Decide whether each statement below agrees with the Nixon files text. Answer yes or no for each, and quote the deciding words from the text.
(a) The grand jury transcripts run to nearly 300 pages.
(b) Nixon says he accepted the pardon from Gerald Ford eagerly.
(c) The Project on Government Secrecy belongs to the Federation of American Scientists.

STUDY TEXT:

-=-=-

The not-a-crook files

The latest Richard Nixon texts and tapes are out — including his previously sealed 1975 Watergate grand jury testimony — and scholars and Nixon-philes and ­­
-phobes are poring over the paper carcass.

Initial reports: The Trickster has come through once again, with some revelations — though nothing really new on the 1972 break-in. It was done by what he called “clowns” and “bunglers.”

He notes, however, that wiretaps and the like were commonplace.

And nothing on the famous 181 / 2 minutes of tape from a key Watergate coverup meeting.

We haven’t had a chance to wallow in depth through the nearly 300 pages of grand jury transcripts, done after a pardon from President Gerald Ford — a pardon that Nixon says he only reluctantly accepted.

Overall, the documents show that “in his own way, Nixon was a great communicator,” says Steven Aftergood , who heads the Project on Government Secrecy for the Federation of American Scientists. “His presence and personality are vividly conveyed by the transcript. With Nixon, it was not just business. It was personal.”

Very personal. A colleague points us to Page 94, where Nixon tells the prosecutor that he is taking blood-thinning medication every day at noon.

-=-=-

ENTRIES PROVIDED:
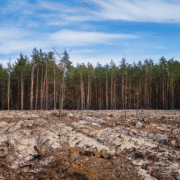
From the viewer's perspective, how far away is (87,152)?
31.7 feet

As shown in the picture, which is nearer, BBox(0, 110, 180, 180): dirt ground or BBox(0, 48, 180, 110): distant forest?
BBox(0, 110, 180, 180): dirt ground

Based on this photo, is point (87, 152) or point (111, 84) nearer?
point (87, 152)

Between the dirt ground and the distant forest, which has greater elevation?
the distant forest

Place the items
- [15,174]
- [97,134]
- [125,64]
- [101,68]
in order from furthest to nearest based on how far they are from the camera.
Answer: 1. [101,68]
2. [125,64]
3. [97,134]
4. [15,174]

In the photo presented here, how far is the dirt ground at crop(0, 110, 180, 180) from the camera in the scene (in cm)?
804

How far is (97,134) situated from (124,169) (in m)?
4.08

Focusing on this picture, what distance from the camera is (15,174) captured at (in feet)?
26.7

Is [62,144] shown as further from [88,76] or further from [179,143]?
[88,76]

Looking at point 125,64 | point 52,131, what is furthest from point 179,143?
point 125,64

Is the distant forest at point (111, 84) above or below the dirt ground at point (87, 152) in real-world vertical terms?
above

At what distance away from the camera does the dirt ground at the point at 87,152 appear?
26.4ft

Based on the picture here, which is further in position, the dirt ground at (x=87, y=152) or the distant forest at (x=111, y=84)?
the distant forest at (x=111, y=84)

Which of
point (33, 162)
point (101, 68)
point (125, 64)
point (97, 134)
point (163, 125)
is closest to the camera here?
point (33, 162)

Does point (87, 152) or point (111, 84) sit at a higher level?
point (111, 84)
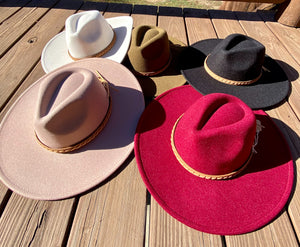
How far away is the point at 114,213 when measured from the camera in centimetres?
125

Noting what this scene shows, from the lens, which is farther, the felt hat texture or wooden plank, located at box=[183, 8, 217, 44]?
wooden plank, located at box=[183, 8, 217, 44]

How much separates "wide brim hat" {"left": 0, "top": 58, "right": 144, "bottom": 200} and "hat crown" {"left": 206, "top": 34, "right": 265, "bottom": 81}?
2.43 ft

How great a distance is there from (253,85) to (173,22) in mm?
1673

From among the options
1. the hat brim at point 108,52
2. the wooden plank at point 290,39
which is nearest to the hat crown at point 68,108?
the hat brim at point 108,52

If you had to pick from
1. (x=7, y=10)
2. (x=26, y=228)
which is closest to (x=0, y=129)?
(x=26, y=228)

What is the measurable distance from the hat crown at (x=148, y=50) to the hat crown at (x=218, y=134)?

-=-=-

WRITTEN ANSWER:
(a) Yes: "the nearly 300 pages of grand jury transcripts"
(b) No: "a pardon that Nixon says he only reluctantly accepted"
(c) Yes: "the Project on Government Secrecy for the Federation of American Scientists"